Japan is truly timeless, a place where ancient traditions are fused with modern life as if it were the most natural thing in the world.
On the surface Japan appears exceedingly modern, but travelling around it offers numerous opportunities to connect with the country’s traditional culture. Spend the night in a ryokan (traditional Japanese inn), sleeping on futons and tatami mats, and padding through well-worn wooden halls to the bathhouse (or go one step further and sleep in an old farmhouse). Meditate with monks or learn how to whisk bitter matcha (powdered green tea) into a froth. From the splendour of a Kyoto geisha dance to the spare beauty of a Zen rock garden, Japan has the power to enthral even the most jaded traveller.

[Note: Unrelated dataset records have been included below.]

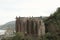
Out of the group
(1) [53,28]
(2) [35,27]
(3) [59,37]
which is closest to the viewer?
(3) [59,37]

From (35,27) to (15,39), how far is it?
1125 cm

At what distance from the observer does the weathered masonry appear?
64.9 meters

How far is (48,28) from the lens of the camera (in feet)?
217

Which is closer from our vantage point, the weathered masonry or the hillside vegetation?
the hillside vegetation

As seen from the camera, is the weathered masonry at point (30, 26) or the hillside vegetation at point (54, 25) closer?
the hillside vegetation at point (54, 25)

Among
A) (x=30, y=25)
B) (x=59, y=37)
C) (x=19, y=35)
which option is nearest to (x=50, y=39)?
(x=59, y=37)

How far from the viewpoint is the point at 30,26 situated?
2601 inches

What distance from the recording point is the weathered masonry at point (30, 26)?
64.9 meters

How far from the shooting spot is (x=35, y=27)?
6550 centimetres

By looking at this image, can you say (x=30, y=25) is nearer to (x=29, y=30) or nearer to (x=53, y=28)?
(x=29, y=30)

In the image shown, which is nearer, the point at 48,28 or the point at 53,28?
the point at 53,28

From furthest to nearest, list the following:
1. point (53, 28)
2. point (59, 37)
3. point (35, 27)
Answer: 1. point (35, 27)
2. point (53, 28)
3. point (59, 37)

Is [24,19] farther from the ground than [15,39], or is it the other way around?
[24,19]

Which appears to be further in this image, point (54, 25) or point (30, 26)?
point (30, 26)
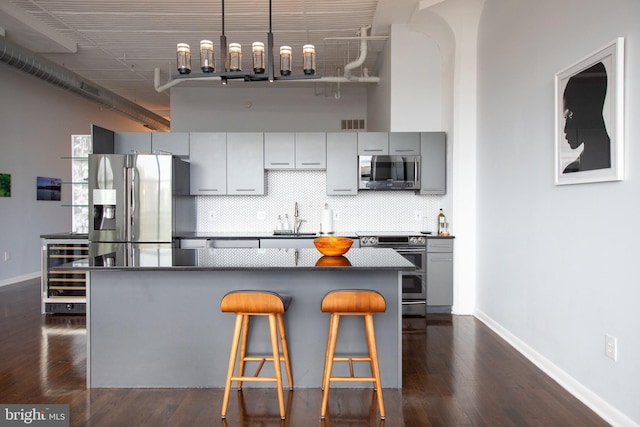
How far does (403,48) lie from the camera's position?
5410 mm

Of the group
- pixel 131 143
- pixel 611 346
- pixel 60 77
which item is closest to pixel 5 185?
pixel 60 77

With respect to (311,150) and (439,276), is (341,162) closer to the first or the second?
Result: (311,150)

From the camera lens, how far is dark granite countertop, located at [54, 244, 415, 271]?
263 cm

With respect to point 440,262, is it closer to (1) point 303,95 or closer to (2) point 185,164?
(2) point 185,164

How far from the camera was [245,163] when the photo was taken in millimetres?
5512

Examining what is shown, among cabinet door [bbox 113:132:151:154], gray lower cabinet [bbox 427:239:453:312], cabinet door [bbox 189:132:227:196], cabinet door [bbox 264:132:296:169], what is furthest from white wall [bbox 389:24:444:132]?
cabinet door [bbox 113:132:151:154]

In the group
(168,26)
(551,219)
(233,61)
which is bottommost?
(551,219)

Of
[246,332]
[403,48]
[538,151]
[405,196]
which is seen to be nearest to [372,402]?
[246,332]

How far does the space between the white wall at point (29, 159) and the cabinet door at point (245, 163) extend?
371 cm

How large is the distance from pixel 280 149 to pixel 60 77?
3.57 meters

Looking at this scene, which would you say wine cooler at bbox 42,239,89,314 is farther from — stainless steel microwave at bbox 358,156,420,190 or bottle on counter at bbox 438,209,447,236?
bottle on counter at bbox 438,209,447,236

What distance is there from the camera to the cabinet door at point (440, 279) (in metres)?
4.98

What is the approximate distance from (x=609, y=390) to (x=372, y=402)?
140 cm

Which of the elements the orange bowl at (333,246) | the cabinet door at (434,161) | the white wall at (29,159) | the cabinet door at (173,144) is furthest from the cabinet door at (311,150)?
the white wall at (29,159)
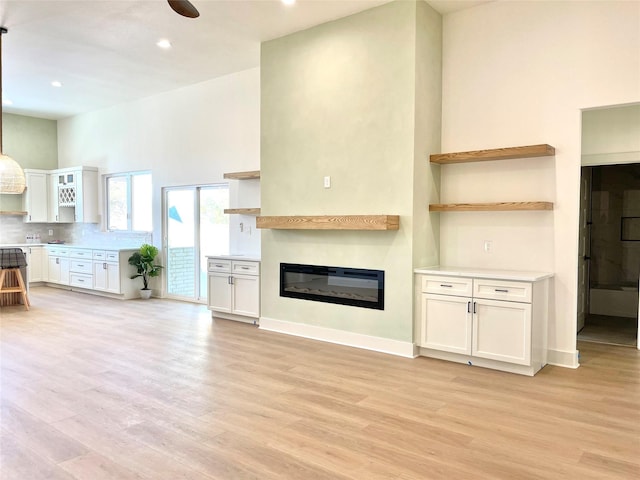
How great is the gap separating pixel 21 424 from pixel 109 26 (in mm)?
4087

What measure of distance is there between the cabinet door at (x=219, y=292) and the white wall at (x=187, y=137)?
2.06 feet

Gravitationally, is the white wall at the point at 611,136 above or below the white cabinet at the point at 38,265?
above

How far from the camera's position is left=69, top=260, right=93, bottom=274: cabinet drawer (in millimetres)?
8166

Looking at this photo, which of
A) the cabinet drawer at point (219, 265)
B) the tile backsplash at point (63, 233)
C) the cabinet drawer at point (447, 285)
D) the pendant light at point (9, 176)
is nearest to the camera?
the cabinet drawer at point (447, 285)

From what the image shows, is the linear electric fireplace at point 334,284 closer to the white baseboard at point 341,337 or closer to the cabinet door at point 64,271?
the white baseboard at point 341,337

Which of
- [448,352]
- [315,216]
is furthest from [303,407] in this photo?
[315,216]

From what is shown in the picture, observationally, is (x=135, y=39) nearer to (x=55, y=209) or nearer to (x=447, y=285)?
(x=447, y=285)

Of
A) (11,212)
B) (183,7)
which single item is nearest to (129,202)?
(11,212)

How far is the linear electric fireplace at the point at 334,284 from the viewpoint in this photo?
4.70 m

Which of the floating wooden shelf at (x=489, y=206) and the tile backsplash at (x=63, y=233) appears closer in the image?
the floating wooden shelf at (x=489, y=206)

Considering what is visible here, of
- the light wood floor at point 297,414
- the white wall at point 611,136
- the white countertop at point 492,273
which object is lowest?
the light wood floor at point 297,414

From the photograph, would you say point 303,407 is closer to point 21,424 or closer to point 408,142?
point 21,424

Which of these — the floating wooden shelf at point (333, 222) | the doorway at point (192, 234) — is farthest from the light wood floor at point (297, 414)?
the doorway at point (192, 234)

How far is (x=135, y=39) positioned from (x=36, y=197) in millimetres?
5642
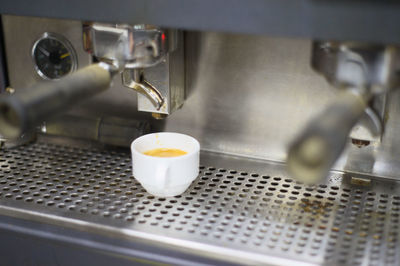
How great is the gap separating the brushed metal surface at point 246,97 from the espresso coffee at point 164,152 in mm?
99

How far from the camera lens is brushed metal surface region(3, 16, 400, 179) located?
80cm

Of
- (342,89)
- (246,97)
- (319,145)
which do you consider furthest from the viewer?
(246,97)

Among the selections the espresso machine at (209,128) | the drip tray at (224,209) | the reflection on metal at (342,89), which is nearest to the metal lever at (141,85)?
the espresso machine at (209,128)

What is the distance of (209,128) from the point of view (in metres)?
0.89

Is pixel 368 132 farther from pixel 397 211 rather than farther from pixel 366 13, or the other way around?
pixel 366 13

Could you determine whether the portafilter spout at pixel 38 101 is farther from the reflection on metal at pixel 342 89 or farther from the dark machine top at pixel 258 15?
the reflection on metal at pixel 342 89

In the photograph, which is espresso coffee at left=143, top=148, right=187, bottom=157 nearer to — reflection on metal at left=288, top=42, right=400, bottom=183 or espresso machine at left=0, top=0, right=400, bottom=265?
espresso machine at left=0, top=0, right=400, bottom=265

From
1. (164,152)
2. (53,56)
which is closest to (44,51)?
(53,56)

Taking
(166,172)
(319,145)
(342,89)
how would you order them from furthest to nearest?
(166,172), (342,89), (319,145)

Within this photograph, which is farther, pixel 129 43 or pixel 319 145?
pixel 129 43

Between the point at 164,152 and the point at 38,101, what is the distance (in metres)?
0.29

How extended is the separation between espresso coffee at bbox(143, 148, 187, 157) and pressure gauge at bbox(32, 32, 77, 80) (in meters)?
0.21

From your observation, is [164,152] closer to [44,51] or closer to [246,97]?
[246,97]

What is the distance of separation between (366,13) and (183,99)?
378 millimetres
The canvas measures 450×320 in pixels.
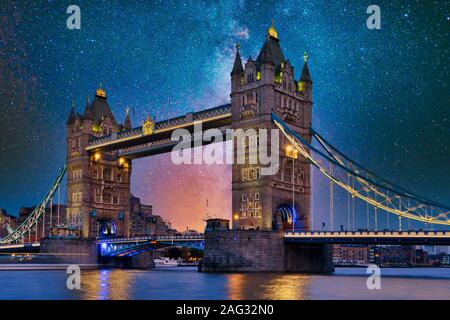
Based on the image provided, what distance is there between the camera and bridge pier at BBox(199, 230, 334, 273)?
6788 centimetres

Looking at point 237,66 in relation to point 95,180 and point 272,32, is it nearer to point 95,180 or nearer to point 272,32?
point 272,32

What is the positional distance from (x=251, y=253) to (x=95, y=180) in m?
41.8

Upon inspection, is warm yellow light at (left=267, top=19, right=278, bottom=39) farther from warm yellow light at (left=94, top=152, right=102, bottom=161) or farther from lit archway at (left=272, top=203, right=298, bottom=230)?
warm yellow light at (left=94, top=152, right=102, bottom=161)

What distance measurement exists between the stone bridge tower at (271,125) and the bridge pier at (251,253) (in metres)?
3.36

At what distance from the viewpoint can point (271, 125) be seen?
74.0 m

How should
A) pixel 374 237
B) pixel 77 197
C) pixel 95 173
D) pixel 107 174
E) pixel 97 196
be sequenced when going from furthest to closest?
1. pixel 107 174
2. pixel 97 196
3. pixel 95 173
4. pixel 77 197
5. pixel 374 237

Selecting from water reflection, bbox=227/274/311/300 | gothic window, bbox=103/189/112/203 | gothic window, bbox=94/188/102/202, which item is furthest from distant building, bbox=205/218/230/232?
gothic window, bbox=103/189/112/203

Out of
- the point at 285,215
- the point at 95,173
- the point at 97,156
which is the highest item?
the point at 97,156

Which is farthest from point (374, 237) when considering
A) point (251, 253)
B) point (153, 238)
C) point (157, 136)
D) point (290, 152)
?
point (157, 136)

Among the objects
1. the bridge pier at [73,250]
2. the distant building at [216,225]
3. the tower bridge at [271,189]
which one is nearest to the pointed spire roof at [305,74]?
the tower bridge at [271,189]
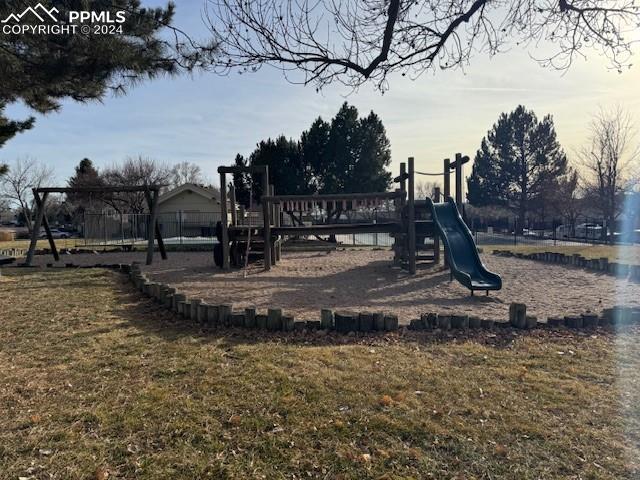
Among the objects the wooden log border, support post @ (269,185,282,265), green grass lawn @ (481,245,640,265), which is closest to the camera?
the wooden log border

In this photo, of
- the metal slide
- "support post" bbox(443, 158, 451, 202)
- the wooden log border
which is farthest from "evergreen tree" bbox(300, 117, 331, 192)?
the wooden log border

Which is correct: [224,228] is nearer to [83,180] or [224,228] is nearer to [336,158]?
[336,158]

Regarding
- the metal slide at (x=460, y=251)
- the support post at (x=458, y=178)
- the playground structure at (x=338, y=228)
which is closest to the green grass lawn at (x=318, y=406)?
the metal slide at (x=460, y=251)

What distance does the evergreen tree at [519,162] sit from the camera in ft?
130

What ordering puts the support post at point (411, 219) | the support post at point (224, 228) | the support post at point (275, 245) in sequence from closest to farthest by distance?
the support post at point (411, 219) < the support post at point (224, 228) < the support post at point (275, 245)

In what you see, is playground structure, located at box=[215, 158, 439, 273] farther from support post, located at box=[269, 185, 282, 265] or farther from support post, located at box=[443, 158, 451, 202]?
support post, located at box=[443, 158, 451, 202]

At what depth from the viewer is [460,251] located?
855cm

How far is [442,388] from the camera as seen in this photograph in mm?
3246

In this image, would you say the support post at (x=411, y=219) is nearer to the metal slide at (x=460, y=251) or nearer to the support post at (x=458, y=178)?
the metal slide at (x=460, y=251)

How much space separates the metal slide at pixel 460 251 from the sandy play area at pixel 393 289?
24 cm

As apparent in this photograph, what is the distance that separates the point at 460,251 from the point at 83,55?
720 centimetres

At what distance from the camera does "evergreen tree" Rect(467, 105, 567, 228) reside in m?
39.6

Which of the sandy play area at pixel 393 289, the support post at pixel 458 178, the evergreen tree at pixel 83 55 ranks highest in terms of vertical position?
the evergreen tree at pixel 83 55

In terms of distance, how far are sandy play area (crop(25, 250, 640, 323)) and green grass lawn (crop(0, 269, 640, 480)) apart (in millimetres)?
1557
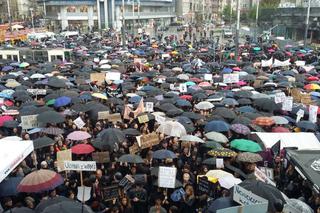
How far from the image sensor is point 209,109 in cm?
1356

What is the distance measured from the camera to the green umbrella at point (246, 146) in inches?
387

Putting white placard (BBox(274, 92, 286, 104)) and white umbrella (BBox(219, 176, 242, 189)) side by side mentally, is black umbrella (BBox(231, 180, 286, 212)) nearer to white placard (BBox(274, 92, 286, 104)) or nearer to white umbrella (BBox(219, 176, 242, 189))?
white umbrella (BBox(219, 176, 242, 189))

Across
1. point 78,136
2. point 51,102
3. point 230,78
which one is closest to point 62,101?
point 51,102

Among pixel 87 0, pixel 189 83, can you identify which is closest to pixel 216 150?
pixel 189 83

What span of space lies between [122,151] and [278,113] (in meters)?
6.01

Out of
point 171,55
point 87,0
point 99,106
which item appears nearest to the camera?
point 99,106

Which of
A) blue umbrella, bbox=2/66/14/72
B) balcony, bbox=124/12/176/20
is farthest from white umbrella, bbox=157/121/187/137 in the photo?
balcony, bbox=124/12/176/20

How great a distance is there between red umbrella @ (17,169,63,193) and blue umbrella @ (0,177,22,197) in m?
0.39

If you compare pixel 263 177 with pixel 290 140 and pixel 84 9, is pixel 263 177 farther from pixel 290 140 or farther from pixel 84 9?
pixel 84 9

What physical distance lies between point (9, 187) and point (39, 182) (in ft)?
2.75

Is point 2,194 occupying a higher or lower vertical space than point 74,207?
lower

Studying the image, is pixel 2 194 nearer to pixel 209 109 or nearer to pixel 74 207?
pixel 74 207

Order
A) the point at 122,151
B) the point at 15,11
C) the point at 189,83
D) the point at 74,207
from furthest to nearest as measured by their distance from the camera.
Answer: the point at 15,11 < the point at 189,83 < the point at 122,151 < the point at 74,207

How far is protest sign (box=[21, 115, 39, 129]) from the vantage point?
1160cm
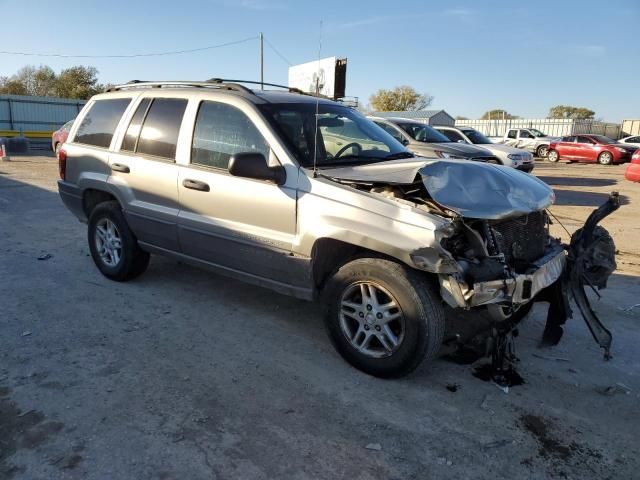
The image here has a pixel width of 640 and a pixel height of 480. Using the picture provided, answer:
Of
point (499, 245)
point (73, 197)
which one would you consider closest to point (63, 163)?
point (73, 197)

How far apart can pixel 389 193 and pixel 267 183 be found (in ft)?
3.18

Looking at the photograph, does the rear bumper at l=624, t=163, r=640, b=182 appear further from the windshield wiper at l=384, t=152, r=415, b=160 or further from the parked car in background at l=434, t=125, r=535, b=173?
the windshield wiper at l=384, t=152, r=415, b=160

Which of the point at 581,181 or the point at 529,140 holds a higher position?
the point at 529,140

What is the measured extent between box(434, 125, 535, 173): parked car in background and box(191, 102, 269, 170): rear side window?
38.4 ft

Wherever you are in Japan, it seems, you’re never far from a great meal. Restaurants often specialise in just one dish – perhaps having spent generations perfecting it – and pay close attention to every stage, from sourcing the freshest, local ingredients to assembling the dish attractively. And as you’ll quickly discover, Japanese cuisine has great regional variations. The hearty hotpots of the mountains are, for example, dramatically different from the delicate sushi for which the coast is famous. It’s also intensely seasonal, meaning you can visit at a different time of year and experience totally new tastes.
Japan is a long and slender, highly volcanic archipelago. It’s over two-thirds mountains, with bubbling hot springs at every turn. In the warmer months there is excellent hiking, through cedar groves and fields of wildflowers, up to soaring peaks and ancient shrines (the latter founded by wandering ascetics). In the winter, all this is covered with snow and the skiing is world class. (And if you’ve never paired hiking or skiing with soaking in onsen, you don’t know what you’ve been missing.) Meanwhile in the southern reaches, there are tropical beaches for sunning, snorkelling and diving.
Japan is incredibly easy to get around: you can do a whole trip using nothing but its immaculate, efficient public transportation. The shinkansen (bullet train) network now runs all the way from the southern tip of Kyūshū (the southernmost of Japan’s major islands) up to Hokkaidō (its northernmost), and reasonably priced rail passes make it affordable. Major cities have subway networks that are signposted in English and these days we’re seeing and hearing more English all over. But if getting off the beaten track and outside your comfort zone is what you’re after, you can have that experience, too.